No caso da Votorantim Cimentos, a operação no município de Primavera, nordeste do Pará, aproveita a vasta disponibilidade de caroços de açaí para substituir parte dos combustíveis fósseis no processo de produção, reduzindo as emissões da planta.

“Ao substituir a energia fóssil, exploramos também o conceito de economia circular. No Pará, é o caroço de açaí como biomassa. No Rio Grande do Sul, é a casca de arroz. Na Espanha, é o caroço de azeitona. Podemos usar pneus, plásticos não-recicláveis, alumínio, vidro. São elementos que seriam descartados e que apoiam a descarbonização”, disse Alvaro Lorenz, diretor global de sustentabilidade da Votorantim Cimentos.

Cerca de 80% das emissões de uma cimenteira são de escopo 1, ou seja, são diretamente associadas à atividade da companhia. O escopo 2 corresponde à energia comprada, e o 3 a toda a cadeia de valor.

O desafio do setor é grande, mas a resposta beira o óbvio: tecnologia, afirmou Lorenz. Além de inovações no processo produtivo, a Votorantim Cimentos tem investido em inteligência artificial em busca de soluções que permitam um consumo menor de matérias-primas que embutem muito carbono. 
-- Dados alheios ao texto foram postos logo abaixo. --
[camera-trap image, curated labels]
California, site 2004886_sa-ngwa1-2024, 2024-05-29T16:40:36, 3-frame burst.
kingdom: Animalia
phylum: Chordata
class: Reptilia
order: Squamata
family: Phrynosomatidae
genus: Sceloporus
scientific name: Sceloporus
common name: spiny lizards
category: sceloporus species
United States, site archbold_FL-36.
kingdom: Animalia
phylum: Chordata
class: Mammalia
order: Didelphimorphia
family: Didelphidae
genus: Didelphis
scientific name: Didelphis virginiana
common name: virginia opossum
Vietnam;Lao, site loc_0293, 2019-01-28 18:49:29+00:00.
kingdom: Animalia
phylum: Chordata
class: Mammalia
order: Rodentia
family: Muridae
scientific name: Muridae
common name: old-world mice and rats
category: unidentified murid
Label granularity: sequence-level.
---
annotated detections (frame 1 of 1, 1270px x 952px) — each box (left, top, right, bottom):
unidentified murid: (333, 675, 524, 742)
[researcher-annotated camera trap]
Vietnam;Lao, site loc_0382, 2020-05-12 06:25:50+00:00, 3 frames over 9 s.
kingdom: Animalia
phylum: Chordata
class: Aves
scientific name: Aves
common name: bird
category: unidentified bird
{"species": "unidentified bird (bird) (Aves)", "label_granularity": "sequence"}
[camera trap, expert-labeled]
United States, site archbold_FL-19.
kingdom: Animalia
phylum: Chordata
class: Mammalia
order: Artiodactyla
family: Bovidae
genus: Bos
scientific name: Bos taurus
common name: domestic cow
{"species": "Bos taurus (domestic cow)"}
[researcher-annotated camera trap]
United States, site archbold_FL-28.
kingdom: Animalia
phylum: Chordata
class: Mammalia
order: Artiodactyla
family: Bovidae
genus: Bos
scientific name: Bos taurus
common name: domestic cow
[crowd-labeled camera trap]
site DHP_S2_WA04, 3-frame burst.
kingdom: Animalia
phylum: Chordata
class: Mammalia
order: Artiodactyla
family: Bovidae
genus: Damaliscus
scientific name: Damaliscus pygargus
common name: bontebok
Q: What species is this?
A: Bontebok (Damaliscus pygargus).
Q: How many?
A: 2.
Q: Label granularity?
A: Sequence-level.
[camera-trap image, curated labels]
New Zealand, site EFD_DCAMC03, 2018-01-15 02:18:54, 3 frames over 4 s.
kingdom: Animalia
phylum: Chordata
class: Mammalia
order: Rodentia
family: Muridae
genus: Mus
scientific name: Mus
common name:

A imposição de limites regulatórios, como o mercado de carbono aprovado no Brasil, também é uma das alavancas da mudança, afirmou o executivo. A empresa tem negócios em países em que o mercado regulado de carbono já está em funcionamento. 

Energia limpa

Mariana Orsini, líder da Dow no Brasil, pontuou que o principal desafio para a descarbonização do setor químico é o grande consumo de energia. Segundo ela, locais diferentes exigem soluções diferentes.

No Brasil, as oito fábricas da empresa já operam com 100% de energia elétrica de base renovável. Mas a abundância de eletricidade limpa não é realidade em outros países.

“A Dow tem buscado novas tecnologias para reduzir as emissões, como é o caso da energia nuclear modular”, afirmou a executiva. A companhia está fazendo diversas parcerias da empresa nos Estados Unidos para usar essa fonte de energia elétrica de baixas emissões de carbono. 

O Brasil poderia aproveitar a matriz elétrica verde para atrair mais negócios? Sim, mas existe um desafio, segundo Orsini: os altos encargos financeiros no consumo de eletricidade. 

“A competitividade que viria de ter uma produção mais limpa de energia não se reflete em um valor premium. O grande desafio é transformar o Brasil neste lugar onde a energia limpa se transforma em um diferencial competitivo”.

Ela avalia que um caminho possível é avançar na forma como se lida com o ambiente complexo dos cálculos de carbono, especialmente no escopo 3, que inclui as emissões do transporte. 

E existe uma outra questão, afirmou Orsini. Nem sempre esse “turismo molecular” faz sentido. Aproveitar as renováveis no Brasil de nada adianta se o produto vai ser transportado longas distâncias em navios que emitem muitos gases de efeito estufa.

O arroto do boi

A potência da pecuária brasileira pode alavancar a liderança do país no cenário global de descarbonização das proteínas animais, segundo Paulo Pianez, diretor global de sustentabilidade da BRF Marfrig. 

“Descarbonizar a pecuária é extremamente importante no Brasil, porque ela responde mais ou menos por 8% do Produto Interno Bruto, são 180 bilhões de dólares”, disse.

A maior fonte individual de emissões da produção de carne bovina é o metano produzido naturalmente na digestão dos animais e que é expelido pela boca – o arroto do boi.

Mitigar esse problema envolve um conjunto de soluções. Uma delas é melhorar a qualidade da alimentação. Um pasto de boa qualidade ao mesmo tempo regenera o solo e acelera o crescimento dos animais, que podem ser abatidos mais cedo.

A Marfrig também usa suplementos na ração usada na fase da engorda. Eles também contribuem para o ganho de peso e ajudam a reduzir a produção de metano durante a ruminação.

Pianez destacou que 85% da produção de gado de corte no Brasil está concentrada nos biomas Amazônia e Cerrado, regiões com altos índices de desmatamento e queimadas. Além disso, o Brasil tem 160 milhões de hectares de pastagens, parte de muito boa qualidade, parte com alto grau de degradação.

“São desafios, porque a depender de como você faz o manejo da pastagem, você pode ter um grande emissor ou um grande sequestrador de carbono. Neste setor, 98% das emissões estão concentradas no escopo 3, ou seja diretamente ligadas à nossa base de fornecimento”, afirmou.